I don't know what to say.
"Or maybe you're just avoiding me? Like in school?"
Something to say pops into my head: "I saw you in the game against East Brook last week. Your fastball is unreal."
She leans against the wall and takes a sip of her Coke. "It's even better than when you couldn't hit it." She grins at me, and I want to kill myself for her kindness. How can I deserve that?
"That was overhand," I tell her, remembering her blistering fastball as a kid. "Underhand isn't the same."
She checks her watch. "I'm off break now, but I'll take you up on that." She heads for the entrance.
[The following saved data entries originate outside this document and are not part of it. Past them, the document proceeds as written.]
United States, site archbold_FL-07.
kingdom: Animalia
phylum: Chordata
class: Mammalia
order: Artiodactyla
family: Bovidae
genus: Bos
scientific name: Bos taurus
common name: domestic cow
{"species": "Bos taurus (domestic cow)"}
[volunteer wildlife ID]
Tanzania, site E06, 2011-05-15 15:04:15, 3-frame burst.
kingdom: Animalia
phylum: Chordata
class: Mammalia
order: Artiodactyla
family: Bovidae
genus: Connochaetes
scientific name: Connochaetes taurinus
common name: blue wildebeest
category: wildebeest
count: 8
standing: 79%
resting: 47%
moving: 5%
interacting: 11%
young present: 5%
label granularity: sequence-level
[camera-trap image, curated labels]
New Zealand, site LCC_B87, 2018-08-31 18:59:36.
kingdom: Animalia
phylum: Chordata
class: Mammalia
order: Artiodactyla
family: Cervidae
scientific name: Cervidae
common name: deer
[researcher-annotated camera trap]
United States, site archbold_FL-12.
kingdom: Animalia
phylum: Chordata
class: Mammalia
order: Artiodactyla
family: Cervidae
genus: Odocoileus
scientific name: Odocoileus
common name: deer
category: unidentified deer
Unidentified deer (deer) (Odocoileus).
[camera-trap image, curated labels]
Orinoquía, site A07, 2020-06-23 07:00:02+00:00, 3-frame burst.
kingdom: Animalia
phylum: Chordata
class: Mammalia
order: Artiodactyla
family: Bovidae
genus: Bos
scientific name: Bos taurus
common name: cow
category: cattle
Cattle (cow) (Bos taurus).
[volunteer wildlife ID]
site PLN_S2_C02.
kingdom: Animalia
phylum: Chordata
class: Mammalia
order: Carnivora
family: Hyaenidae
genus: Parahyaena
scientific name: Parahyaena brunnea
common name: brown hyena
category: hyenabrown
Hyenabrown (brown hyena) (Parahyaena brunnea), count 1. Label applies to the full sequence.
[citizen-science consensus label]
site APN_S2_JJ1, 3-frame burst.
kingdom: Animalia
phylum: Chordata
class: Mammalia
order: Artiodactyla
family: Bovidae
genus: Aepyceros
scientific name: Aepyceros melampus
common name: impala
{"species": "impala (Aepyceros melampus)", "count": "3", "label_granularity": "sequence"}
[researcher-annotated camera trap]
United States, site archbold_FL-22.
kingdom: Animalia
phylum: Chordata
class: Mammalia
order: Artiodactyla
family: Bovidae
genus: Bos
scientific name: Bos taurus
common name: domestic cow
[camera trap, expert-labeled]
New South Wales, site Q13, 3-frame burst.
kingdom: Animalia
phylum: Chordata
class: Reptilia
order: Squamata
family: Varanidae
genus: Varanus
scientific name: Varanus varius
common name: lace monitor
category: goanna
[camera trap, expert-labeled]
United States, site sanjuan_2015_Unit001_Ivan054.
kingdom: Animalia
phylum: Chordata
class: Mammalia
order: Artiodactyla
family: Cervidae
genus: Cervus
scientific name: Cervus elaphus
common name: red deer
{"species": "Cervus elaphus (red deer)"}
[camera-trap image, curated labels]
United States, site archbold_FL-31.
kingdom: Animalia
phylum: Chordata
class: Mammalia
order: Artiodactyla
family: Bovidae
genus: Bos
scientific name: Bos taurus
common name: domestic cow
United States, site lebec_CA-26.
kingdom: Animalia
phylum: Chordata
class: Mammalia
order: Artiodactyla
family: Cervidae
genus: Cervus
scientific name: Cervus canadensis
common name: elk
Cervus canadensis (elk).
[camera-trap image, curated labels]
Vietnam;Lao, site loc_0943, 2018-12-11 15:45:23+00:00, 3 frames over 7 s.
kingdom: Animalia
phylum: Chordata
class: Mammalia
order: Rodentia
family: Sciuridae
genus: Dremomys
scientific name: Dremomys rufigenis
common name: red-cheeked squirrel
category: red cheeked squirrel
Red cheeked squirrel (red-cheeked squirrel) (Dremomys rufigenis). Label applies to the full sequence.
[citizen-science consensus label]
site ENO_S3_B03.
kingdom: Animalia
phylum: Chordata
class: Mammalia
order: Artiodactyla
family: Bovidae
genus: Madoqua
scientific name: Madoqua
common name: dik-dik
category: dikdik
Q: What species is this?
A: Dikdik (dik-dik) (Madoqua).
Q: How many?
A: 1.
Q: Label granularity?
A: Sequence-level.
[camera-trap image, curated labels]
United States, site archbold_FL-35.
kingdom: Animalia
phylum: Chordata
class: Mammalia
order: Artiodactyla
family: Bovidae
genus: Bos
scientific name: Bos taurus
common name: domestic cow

Take me up on that? On what? She saunters away—the hip sway that she hadn't perfected at thirteen is effortless now at eighteen. What the hell is she talking about?
"What do you mean?" I call after her. I start to follow her, then stop when I realize how bizarre it is to be chasing after the girl—the woman—I molested.
"I'll call you," she says, half turning to mime holding a phone to her ear, then slipping back through the automatic door and into the store. I stand there for a while, my hunger forgotten, my confusion overwhelming.
After a minute or two, I go back inside to buy a newspaper, then head home.
Mom and Dad (mostly Mom) used to get sketchy about me reading about the case in the newspaper. By the time I get home, Mom has already tossed out the newspaper; I read the story this morning, but she can't know that. I sneak my copy into my room and hide it for later. Mom calls out to me from the laundry room downstairs, where she proceeds to give me all kinds of holy hell about being suspended again. Where Dad was blasé, she's in a fury.
I promise to try harder and to avoid further suspensions, which should be easy considering that there's only another six weeks of school. Even I've never managed multiple suspensions in that period of time. Mom seems mollified and swishes off to bed, leaving me to fold the laundry. I could have lived my entire life a happy and fulfilled man without learning that my mother has a thong—
—push it aside—
Ah, Christ. Like Eve. I don't need this. I really don't.
In my room, I take out the newspaper and read the article:
Former Teacher Released from Jail
by Stephanie Gould, Times Staff Writer
With members of her family in attendance, Evelyn Sherman appeared before Judge Eric L. Fletch, who suspended the remaining time of her sentence and ruled that her prob
ation would begin immediately. Sherman had served nearly five years.
Four years and ten months earlier, Fletch sentenced Sherman to serve fifteen years in the State Women's Correctional Facility. In February, Sherman's attorney, Danielle G. Cress-well, filed a motion for a reduction of her sentence. A hearing took place in March, at which time Fletch said that he would make a decision later.
Last Friday, Fletch told Sherman that, based on reports from her therapist, the prison psychologist, and guards at the prison, he felt it would be a waste of the correctional system to keep her in jail.
"This woman has made enormous strides,"Fletch said in court today. "Leaving her behind bars serves no one's interest, and certainly not the interests of justice."
Sherman wept in court on Friday at the news that she would be released. She said that she is remorseful for what she has done.
"I have learned an enormous amount in the past five years," she said, "both about myself and about the situations I failed to react to successfully. I'm grateful for this opportunity to prove myself to the community and to my friends and family again."
Cresswell submitted to the court letters from Dr. Judith Fraser, who has been Sherman's therapist since her arrest five years ago.
According to Cresswell, Fraser rated the odds of Sherman reoffending at zero. James B. Olsen, warden of the prison, also submitted an affidavit calling Sherman "a model prisoner," citing her work teaching illiterate inmates to read and write.
With her release, Sherman begins five years of supervised probation. Under the terms of her parole, she must register as a sex offender, complete a sex offender program, and have no un-supervised contact with children. She must also attend therapy sessions twice per week.